Onderscheid maken tussen RNA- en DNA-virussen

Virussen zijn overal - en in overvloed. Virale infecties kunnen een licht risico vormen voor onze gezondheid, zoals verkoudheid, of een bedreiging voor ons leven, zoals een hiv-infectie. Virussen kunnen worden gegroepeerd op basis van hun genetisch materiaal: DNA of RNA. Beide typen kunnen gastheerorganismen infecteren en ziekten veroorzaken. De manieren waarop DNA- en RNA-virussen gastheercellen infecteren en de biochemische machinerie van de cel overnemen, zijn echter verschillend.

Basis

Virussen zijn kleine, niet-levende parasieten die zich niet buiten een gastheercel kunnen vermenigvuldigen. Een virus bestaat uit genetische informatie - DNA of RNA - gecoat door een eiwit. Een virus injecteert zijn genetische informatie in een gastheercel en neemt vervolgens de controle over de machinerie van de cel. Dit proces stelt het virus in staat om kopieën van zijn DNA of RNA te maken en de virale eiwitten in de gastheercel te maken. Een virus kan snel meerdere kopieën van zichzelf maken in één cel, deze kopieën vrijgeven om nieuwe gastheercellen te infecteren en nog meer kopieën maken. Op deze manier kan een virus zich zeer snel binnen een host repliceren.

DNA-virussen

Zoals hun naam al aangeeft, gebruiken DNA-virussen DNA als hun genetisch materiaal. Enkele veelvoorkomende voorbeelden van DNA-virussen zijn parvovirus, papillomavirus en herpesvirus. DNA-virussen kunnen zowel mensen als dieren treffen en kunnen variëren van goedaardige symptomen tot een zeer ernstig gezondheidsrisico.

DNA-virussen komen een gastheercel binnen, meestal wanneer het membraan van het virus versmelt met het celmembraan. De inhoud van het virus komt de cel binnen, reist naar de kern en neemt de biochemische machinerie van de cel over voor DNA-replicatie en transcriptie in RNA. Het RNA regelt de vorming van eiwitten die het virus nodig heeft om het virale DNA te coaten. Deze coating van viraal DNA staat bekend als een capside. De capsiden hopen zich op in de cel totdat de cel zijn capaciteit bereikt en openbarst, waardoor de nieuw gevormde virussen vrijkomen om nieuwe gastheercellen te infecteren.

RNA-virussen

RNA-virussen, ook wel retrovirussen genoemd, hebben RNA als hun genetisch materiaal. Enkele voorbeelden van retrovirussen zijn hepatitisvirussen en HIV. Wanneer deze virussen een gastheercel binnenkomen, moeten ze eerst hun RNA omzetten in DNA. Dit proces, reverse transcriptie genaamd, stelt het virus in staat om zijn genetisch materiaal in de gastheercel te injecteren en de biochemische machinerie van de gastheer te gebruiken, vergelijkbaar met een DNA-virus.

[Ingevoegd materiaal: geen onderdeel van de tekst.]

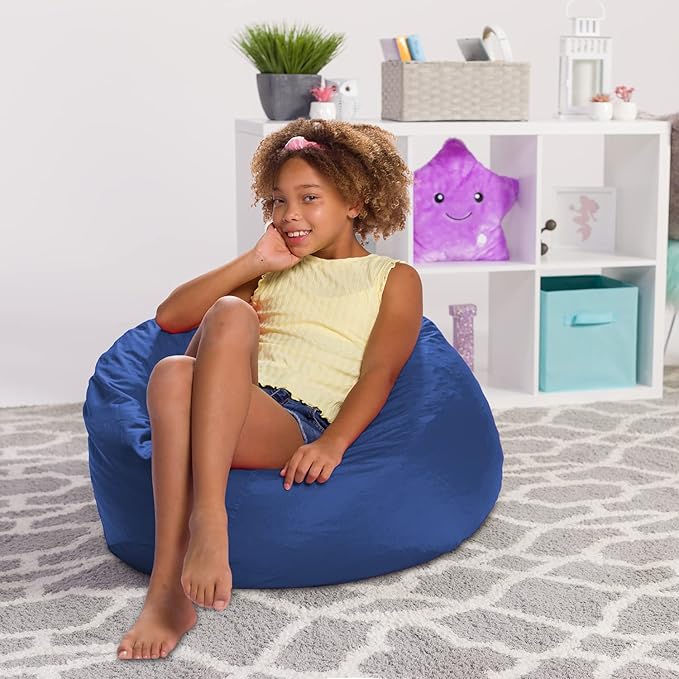 Posh Creations Structured Comfy Seat for Playrooms and Bedrooms, Large Bean Bag Chair, 100in Round Classic Bean Bag, Navy - LeafyLoom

Vaak gebruiken retrovirussen een enzym, integrase genaamd, om het retrovirale DNA in het genoom van de gastheercel in te voegen. Het vermogen van retrovirussen om dit DNA te integreren in het DNA van de gastheercel verhoogt de kans op het veroorzaken van kanker of andere ziekten. Als het retrovirale DNA bijvoorbeeld in het midden van een van de genen van de gastheercel wordt ingebracht, is dat gen mogelijk niet langer functioneel, wat leidt tot ziekte.

behandelingen

Vaccins zijn beschikbaar voor veel van de meest voorkomende DNA-virussen. Deze vaccins werken door de patiënt te injecteren met een inactieve vorm van het virus, meestal de eiwitmantel zonder het DNA. Bij afwezigheid van het DNA is er geen genetisch materiaal om te kopiëren en kan het virus zich niet vermenigvuldigen. Het blootstellen van patiënten aan virale eiwitten maakt het echter waarschijnlijker dat hun immuunsysteem het virus als vreemd zal herkennen en het zal vernietigen voordat het de kans krijgt om gastheercellen te infecteren.

Retrovirussen, die het biochemische systeem van de gastheer gebruiken om zich voort te planten, zijn moeilijker te behandelen. Behandeling voor deze virussen omvat doorgaans behandeling met een geneesmiddel dat de activiteit van reverse transcriptase remt, het enzym dat retroviraal RNA omzet in DNA. Vaak nemen patiënten met retrovirale infecties zoals HIV een cocktail van veel verschillende soorten medicijnen, die elk gericht zijn op een andere stap in de virale levenscyclus.